【紙コミックス①巻11/8発売②巻12/6発売✨】鬼畜御曹司の甘く淫らな執愛

 その後、譲さんと共に現れた、担当医となる産婦人科医の小石川《こいしかわ》香澄《かすみ》さんを紹介してもらった。

 見た目はファッション雑誌を飾るモデルかと思ってしまうほどのスタイルと美貌に、とっつきにくさを感じていたけれど、話してみると、とっても気さくで可愛らしい女性だった。

 なんでも、譲さんの奥様の妹さんで、隼にとっては同級生でもあるらしい。

 そして驚くことに、私にとって秘書室の先輩である夏目さんの彼女なんだそうだ。

 どうやら、仮の姿であるらしい夏目さんの雰囲気が以前より随分と柔らかくなったのは、この香澄さんのお陰のようだった。

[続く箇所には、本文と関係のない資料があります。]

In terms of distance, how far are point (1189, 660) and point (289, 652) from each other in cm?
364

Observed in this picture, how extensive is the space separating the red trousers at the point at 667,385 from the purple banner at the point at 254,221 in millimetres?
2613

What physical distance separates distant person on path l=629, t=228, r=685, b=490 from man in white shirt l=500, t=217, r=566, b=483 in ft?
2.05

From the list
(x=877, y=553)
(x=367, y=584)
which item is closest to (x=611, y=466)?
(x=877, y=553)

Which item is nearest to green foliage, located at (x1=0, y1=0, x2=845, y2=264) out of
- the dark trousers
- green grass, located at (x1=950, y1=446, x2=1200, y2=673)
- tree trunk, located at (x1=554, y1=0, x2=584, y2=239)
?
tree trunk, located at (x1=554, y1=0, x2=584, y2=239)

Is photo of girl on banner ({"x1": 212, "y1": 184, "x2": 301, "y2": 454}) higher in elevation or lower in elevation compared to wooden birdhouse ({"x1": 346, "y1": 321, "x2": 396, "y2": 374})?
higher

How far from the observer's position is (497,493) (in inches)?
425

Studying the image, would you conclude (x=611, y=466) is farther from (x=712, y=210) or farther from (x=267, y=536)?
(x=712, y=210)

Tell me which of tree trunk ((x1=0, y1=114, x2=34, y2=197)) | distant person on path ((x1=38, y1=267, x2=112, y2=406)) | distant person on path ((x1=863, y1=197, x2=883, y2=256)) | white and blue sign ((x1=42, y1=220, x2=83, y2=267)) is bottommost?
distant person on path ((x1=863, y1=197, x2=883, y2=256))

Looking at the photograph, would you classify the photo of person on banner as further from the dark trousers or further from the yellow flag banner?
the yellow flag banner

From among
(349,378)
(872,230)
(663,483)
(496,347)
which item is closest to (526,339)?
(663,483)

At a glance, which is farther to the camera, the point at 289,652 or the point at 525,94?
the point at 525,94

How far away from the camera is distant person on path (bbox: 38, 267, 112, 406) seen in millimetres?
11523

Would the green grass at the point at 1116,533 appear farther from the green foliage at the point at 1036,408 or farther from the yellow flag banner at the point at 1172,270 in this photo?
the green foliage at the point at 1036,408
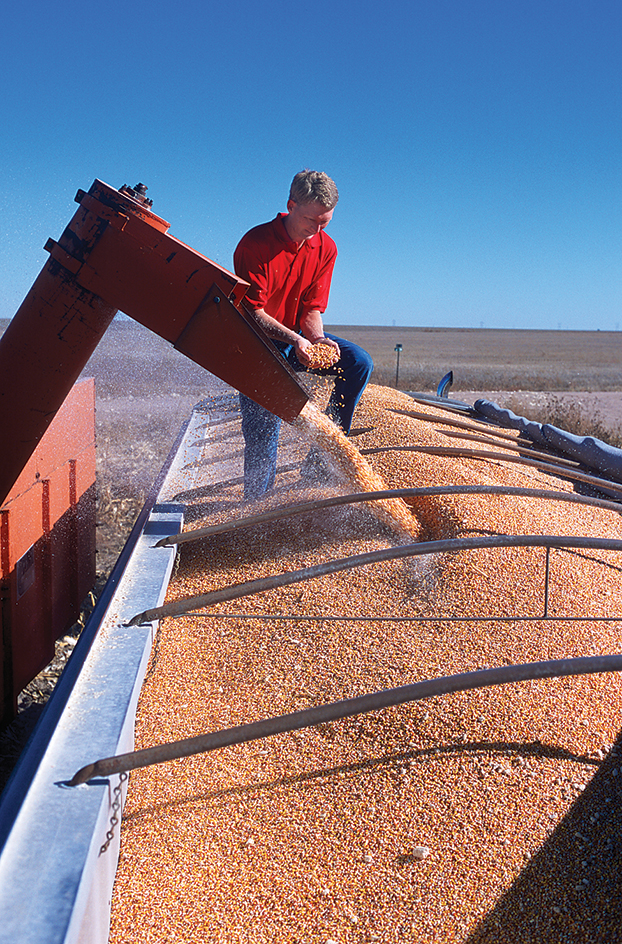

 それはさておき、私が今赤ちゃんの次に気になっているのは、学生時代の隼のことだ。

 あれこれ妄想を膨らませつつ、現在妊娠二ヶ月になったばかりだということで、安定期になるまでの注意事項やこれからの説明を受けた後。

 私の隣には、とっても嬉しそうに赤ちゃんが写っているエコー写真をさっきからずっと食い入るように見つめ続けている隼の姿があった。

 なんとも微笑ましい光景だ。

 なんて思いつつも、隼の学生時代のことを聞くなら今がチャンスだと思った私が、使った器具を片付けている香澄さんに声をかけようとしたちょうどその時のことだ。

「小石川さん。侑李さんの身体にもしものことがあったらいけないので、何かあったときの対処法と、注意事項の確認をもう一度お願いできますか?」
「あ~、はい。どうぞ」

 ついさっきメモをとった革の手帳を取り出し、もう何度耳にしたか分かんないほど聞き飽きてしまった台詞を口にした隼。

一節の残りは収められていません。